REQUIRED TASKS:
1. The 2003 South Carolina State football summary below opens with a short list of labeled facts. Name each label used in that list.
2. In the 2003 South Carolina State football summary below, reproduce verbatim the passage starting at "American college football" and ending at "in the MEAC.".

TEXT PASSAGE:

....................

- Conference: Mid-Eastern Athletic Conference
- Record: 8–4 (5–2 MEAC)
- Head coach: Oliver Pough (2nd season);
- Home stadium: Oliver C. Dawson Stadium

= 2003 South Carolina State Bulldogs football team =

American college football season

The 2003 South Carolina State Bulldogs football team represented South Carolina State University as a member of the Mid-Eastern Athletic Conference (MEAC) during the 2003 NCAA Division I-AA football season. Led by second-year head coach Oliver Pough, the Bulldogs compiled an overall record of 8–4, with a mark of 5–2 in conference play, and finished tied for third in the MEAC.

....................

DATA:
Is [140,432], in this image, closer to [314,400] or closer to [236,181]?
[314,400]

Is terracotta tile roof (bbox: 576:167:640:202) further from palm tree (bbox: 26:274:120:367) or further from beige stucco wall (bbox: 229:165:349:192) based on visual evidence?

....................

THE REPLIES:
1.
- Conference
- Record
- Head coach
- Home stadium

2.
American college football season

The 2003 South Carolina State Bulldogs football team represented South Carolina State University as a member of the Mid-Eastern Athletic Conference (MEAC) during the 2003 NCAA Division I-AA football season. Led by second-year head coach Oliver Pough, the Bulldogs compiled an overall record of 8–4, with a mark of 5–2 in conference play, and finished tied for third in the MEAC.